On the ship crossing from Liverpool to Halifax, Harry is befriended and pursued by Troels Munck. Troels is a predatory and overbearing figure who promises to give the new emigrants a helping hand. Harry is grateful for the direction and the help in finding his feet, but there is payback that makes the situation uncomfortable. Troels develops in the novel as a figure to be feared and hated, a person who has no morality, who is only in the business of preying on foolish and weak young men. Harry is not alone in being helped by Troels, but this does not make the situation any more bearable.
Harry does find peace and happiness, and friendship on the land. He develops a working body that becomes tough, fit, and able to work tirelessly though the harsh seasons of Saskatchewan. He is able to build fences, build his house, and grow crops in the tough and untamed land. Gale’s prose carries the reader through the hardships and the joys of achievement. ‘As for the cold, he had never experienced anything like it: a dry, iron clamp upon the land, like death itself, full of unexpected beauty…’.(166). This toughness also allows Harry to work through his inner demons, but ultimately, for his sins, Harry is committed briefly to a mental hospital.
The novel moves simultaneously between the time Harry spends in hospital and his life journey. Initially this is somewhat puzzling, however the author so carefully crafts his words that it does not discourage, but encourages. The reader will recognise in Harry his honesty and simplicity in searching for answers and ultimately happiness.
The cover of the paperback edition has been cleverly constructed. The orange and rust colours, along with a solitary man depict the rural landscape. The images of wheat, endless horizons and a wooden homestead is reflected in the content of the novel. The title of the novel is somewhat of a teaser. It is suggestive of the season, rather than the place name, but it also reflects the chill of the environment, and aspects of Harry’s life.
This is an enthralling and warm work. From the moment the words start falling together, the reader is pulled into the world of Harry Crane. The countryside, the characters, the drama and the scenes, are beautifully crafted into this latest wonderful novel by the acclaimed author Patrick Gale. Gale’s use of language, the simple, yet powerful construction of his prose, give his novels an edge.
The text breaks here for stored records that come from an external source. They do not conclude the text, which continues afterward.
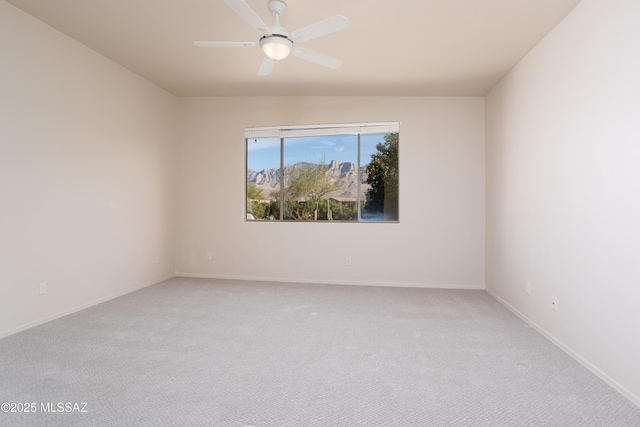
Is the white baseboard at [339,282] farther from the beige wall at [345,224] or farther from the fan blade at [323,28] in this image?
the fan blade at [323,28]

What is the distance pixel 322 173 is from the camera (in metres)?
5.09

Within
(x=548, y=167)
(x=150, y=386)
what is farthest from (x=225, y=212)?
(x=548, y=167)

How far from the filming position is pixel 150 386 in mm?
1973

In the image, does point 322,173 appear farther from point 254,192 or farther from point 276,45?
point 276,45

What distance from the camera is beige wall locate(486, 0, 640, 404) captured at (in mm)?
2004

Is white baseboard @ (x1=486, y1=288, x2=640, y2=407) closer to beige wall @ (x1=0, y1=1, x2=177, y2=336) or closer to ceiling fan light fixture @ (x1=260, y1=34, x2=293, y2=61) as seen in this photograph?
ceiling fan light fixture @ (x1=260, y1=34, x2=293, y2=61)

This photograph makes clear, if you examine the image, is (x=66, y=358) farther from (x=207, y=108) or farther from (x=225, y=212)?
(x=207, y=108)

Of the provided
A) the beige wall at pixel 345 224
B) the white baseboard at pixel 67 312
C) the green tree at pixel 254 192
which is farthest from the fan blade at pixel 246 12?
the white baseboard at pixel 67 312

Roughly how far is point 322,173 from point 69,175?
10.2ft

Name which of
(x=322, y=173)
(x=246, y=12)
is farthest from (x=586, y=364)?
(x=322, y=173)

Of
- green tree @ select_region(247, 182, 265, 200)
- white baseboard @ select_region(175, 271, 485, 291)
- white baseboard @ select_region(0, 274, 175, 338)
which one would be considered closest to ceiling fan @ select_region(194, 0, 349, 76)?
green tree @ select_region(247, 182, 265, 200)

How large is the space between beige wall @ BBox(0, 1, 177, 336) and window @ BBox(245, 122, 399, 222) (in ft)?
4.77

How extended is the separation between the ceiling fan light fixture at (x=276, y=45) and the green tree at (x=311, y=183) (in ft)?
8.44

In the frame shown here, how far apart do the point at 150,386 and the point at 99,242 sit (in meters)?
2.34
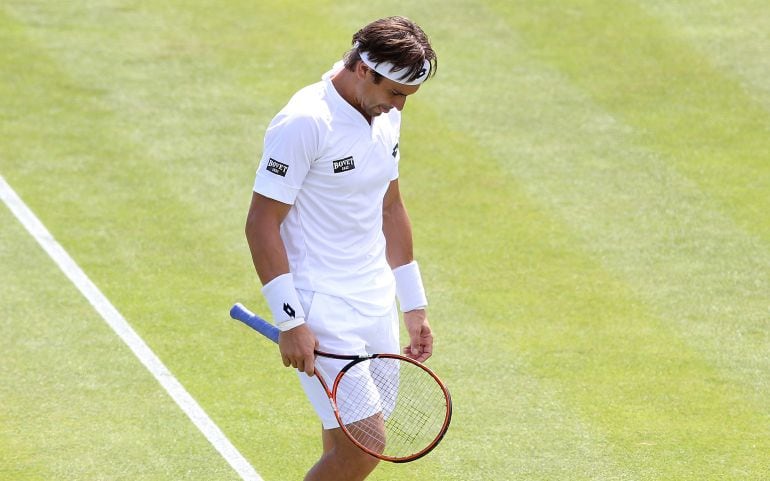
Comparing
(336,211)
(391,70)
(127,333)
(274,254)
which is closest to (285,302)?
(274,254)

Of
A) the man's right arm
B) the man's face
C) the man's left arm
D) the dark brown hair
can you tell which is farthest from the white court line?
the dark brown hair

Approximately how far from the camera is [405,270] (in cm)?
700

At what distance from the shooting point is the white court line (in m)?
8.15

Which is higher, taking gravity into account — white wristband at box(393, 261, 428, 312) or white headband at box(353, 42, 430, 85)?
white headband at box(353, 42, 430, 85)

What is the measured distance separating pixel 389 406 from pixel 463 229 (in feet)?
15.5

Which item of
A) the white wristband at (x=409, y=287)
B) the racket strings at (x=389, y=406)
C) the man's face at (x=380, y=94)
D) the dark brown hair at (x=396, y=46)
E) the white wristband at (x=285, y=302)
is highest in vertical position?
the dark brown hair at (x=396, y=46)

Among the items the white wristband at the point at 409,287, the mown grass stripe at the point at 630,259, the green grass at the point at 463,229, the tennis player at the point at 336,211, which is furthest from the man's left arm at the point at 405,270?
the mown grass stripe at the point at 630,259

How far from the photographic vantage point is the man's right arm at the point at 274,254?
6.18m

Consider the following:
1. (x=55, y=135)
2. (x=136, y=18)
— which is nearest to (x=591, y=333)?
(x=55, y=135)

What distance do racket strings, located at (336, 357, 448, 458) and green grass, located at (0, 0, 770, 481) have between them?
0.95 m

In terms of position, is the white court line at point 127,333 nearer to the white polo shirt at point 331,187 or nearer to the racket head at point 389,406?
the racket head at point 389,406

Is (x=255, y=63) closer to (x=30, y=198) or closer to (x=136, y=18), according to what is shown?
(x=136, y=18)

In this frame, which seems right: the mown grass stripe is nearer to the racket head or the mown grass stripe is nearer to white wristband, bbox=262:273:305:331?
the racket head

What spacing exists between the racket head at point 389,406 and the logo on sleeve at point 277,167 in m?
0.90
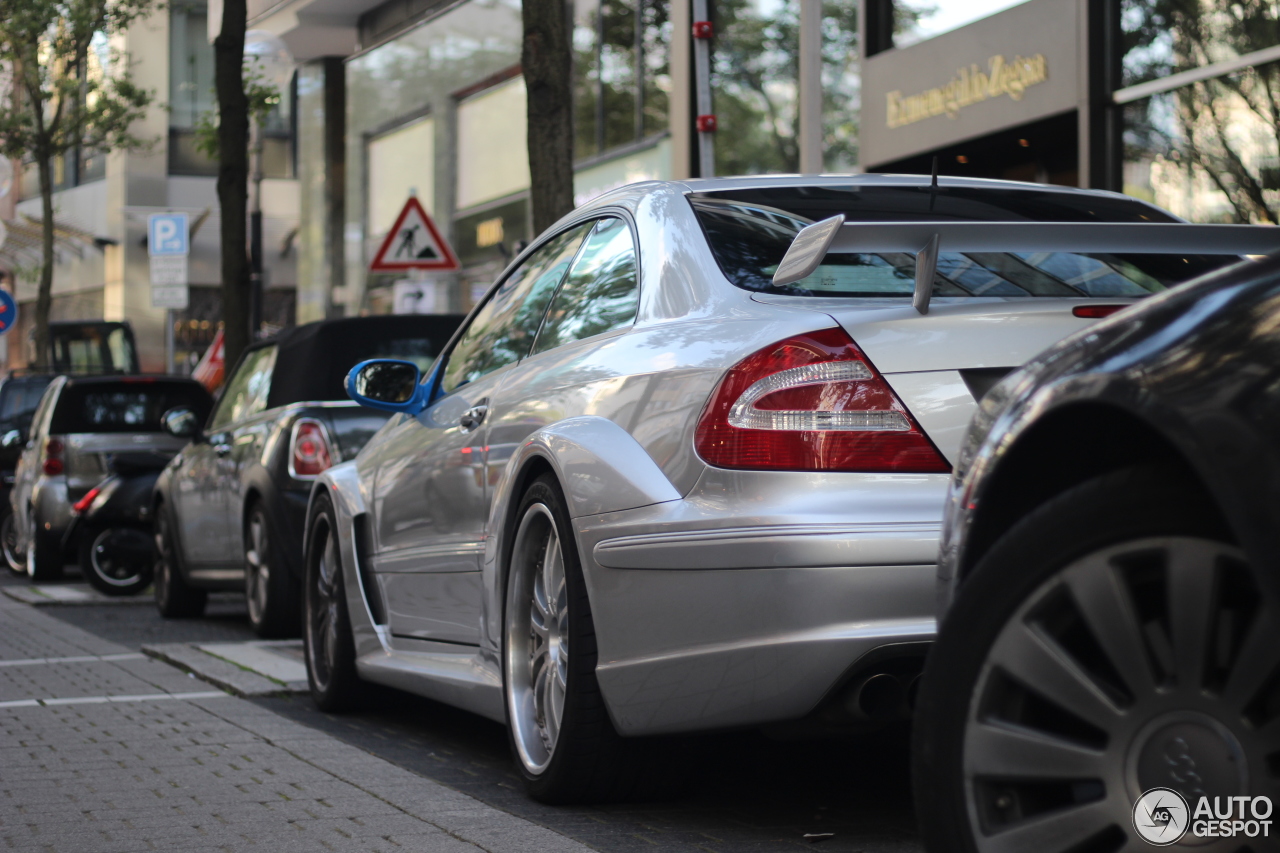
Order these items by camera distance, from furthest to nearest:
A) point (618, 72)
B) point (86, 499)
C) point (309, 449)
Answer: point (618, 72)
point (86, 499)
point (309, 449)

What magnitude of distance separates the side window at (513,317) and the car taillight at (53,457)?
387 inches

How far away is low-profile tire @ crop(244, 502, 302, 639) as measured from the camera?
380 inches

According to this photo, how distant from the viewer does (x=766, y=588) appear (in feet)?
12.5

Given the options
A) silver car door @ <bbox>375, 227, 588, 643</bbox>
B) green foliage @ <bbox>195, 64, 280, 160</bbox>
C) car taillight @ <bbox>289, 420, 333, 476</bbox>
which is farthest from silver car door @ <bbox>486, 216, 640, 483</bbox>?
green foliage @ <bbox>195, 64, 280, 160</bbox>

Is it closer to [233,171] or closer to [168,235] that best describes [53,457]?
[233,171]

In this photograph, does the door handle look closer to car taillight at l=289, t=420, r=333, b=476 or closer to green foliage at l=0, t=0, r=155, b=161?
car taillight at l=289, t=420, r=333, b=476

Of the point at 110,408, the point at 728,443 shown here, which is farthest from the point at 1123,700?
the point at 110,408

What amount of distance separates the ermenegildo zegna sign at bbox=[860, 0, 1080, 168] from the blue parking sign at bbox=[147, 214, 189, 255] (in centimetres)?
1174

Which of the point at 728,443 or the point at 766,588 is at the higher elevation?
the point at 728,443

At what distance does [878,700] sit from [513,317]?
2.28 meters

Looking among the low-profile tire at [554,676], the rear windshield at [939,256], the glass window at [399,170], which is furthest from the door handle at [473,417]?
the glass window at [399,170]

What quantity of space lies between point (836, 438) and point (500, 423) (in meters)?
1.59

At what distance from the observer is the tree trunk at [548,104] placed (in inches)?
430

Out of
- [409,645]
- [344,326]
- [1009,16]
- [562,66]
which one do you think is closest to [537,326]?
[409,645]
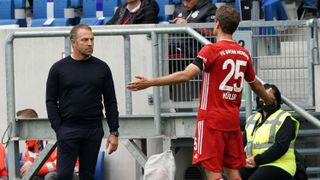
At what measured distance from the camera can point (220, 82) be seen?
8102 millimetres

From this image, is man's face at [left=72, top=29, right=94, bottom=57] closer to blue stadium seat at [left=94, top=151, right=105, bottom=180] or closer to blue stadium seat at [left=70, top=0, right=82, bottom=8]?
blue stadium seat at [left=94, top=151, right=105, bottom=180]

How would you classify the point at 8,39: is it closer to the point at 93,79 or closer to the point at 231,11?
the point at 93,79

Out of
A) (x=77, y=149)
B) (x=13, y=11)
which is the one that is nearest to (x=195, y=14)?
(x=77, y=149)

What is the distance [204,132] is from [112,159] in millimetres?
4200

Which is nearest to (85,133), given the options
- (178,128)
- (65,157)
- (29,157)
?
(65,157)

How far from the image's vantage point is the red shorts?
809 cm

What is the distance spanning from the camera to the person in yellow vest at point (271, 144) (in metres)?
9.64

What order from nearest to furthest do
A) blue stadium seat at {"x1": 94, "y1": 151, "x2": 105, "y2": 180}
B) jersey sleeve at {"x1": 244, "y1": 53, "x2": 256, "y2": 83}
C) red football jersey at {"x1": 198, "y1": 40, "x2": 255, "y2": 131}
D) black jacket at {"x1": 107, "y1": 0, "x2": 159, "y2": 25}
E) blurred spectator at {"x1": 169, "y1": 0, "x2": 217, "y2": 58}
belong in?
red football jersey at {"x1": 198, "y1": 40, "x2": 255, "y2": 131} → jersey sleeve at {"x1": 244, "y1": 53, "x2": 256, "y2": 83} → blurred spectator at {"x1": 169, "y1": 0, "x2": 217, "y2": 58} → blue stadium seat at {"x1": 94, "y1": 151, "x2": 105, "y2": 180} → black jacket at {"x1": 107, "y1": 0, "x2": 159, "y2": 25}

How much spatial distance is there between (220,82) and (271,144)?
1843mm

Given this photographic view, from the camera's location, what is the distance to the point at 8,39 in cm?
1059

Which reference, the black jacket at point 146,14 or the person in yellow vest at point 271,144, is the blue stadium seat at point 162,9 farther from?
the person in yellow vest at point 271,144

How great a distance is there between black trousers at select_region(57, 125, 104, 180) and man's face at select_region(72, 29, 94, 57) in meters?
0.72

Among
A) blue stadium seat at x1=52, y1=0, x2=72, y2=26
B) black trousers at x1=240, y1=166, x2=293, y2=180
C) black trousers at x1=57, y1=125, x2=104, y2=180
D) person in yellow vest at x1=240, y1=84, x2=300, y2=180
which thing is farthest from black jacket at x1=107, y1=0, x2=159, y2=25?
black trousers at x1=240, y1=166, x2=293, y2=180

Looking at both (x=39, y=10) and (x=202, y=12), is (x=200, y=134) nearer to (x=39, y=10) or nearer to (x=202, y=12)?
(x=202, y=12)
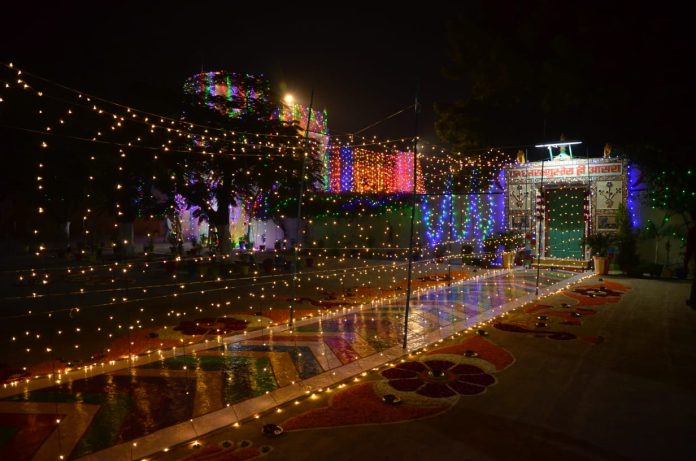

The words flow, and create a picture for the reader.
He stared at fields where there were still traces of morning frost, at the myriad of small, bird-haunted ponds…at tracts of uncultivated wilderness in between (139)
Readers familiar with the plains of Saskatchewan, and Moose Jaw will delight in recognising some of the country – the vast plains, the wheat fields, and the sparseness of the countryside. Over 100 years on, this is still wild country. This reviewer had travelled through Moose Jaw in the 1980s, and was delighted to recognise and identify with a town that had been etched in the memory.
The story weaves around secrets, love and brutality, but it is Harry Crane who shines, as a man in search of truth, and love – a man who cannot lie to himself, a man who is honest.
A Place Called Winter is a compelling read. The novel does not offer any solution to the issues that it raises, but gives a sympathetic and hopeful portrayal of the discrimination and shame of people who did not fit into the society they were born into.
Gale also offers the reader an insight into the background for his novel. ‘Winter is a real place, though now an atmospheric ghost town…the acres Harry first ploughed over a century ago are still under cultivation.’ (339)
Surprisingly for a work of fiction, this one is loosely based on a family history. Gale does ‘acknowledge his fictitious filling in of blanks’ in the life of Harry. There is a scholarly bibliography at the end for readers who are inspired to research further into the settlers of Western Canada, and the discrimination and ills of homosexuality in the Edwardian era.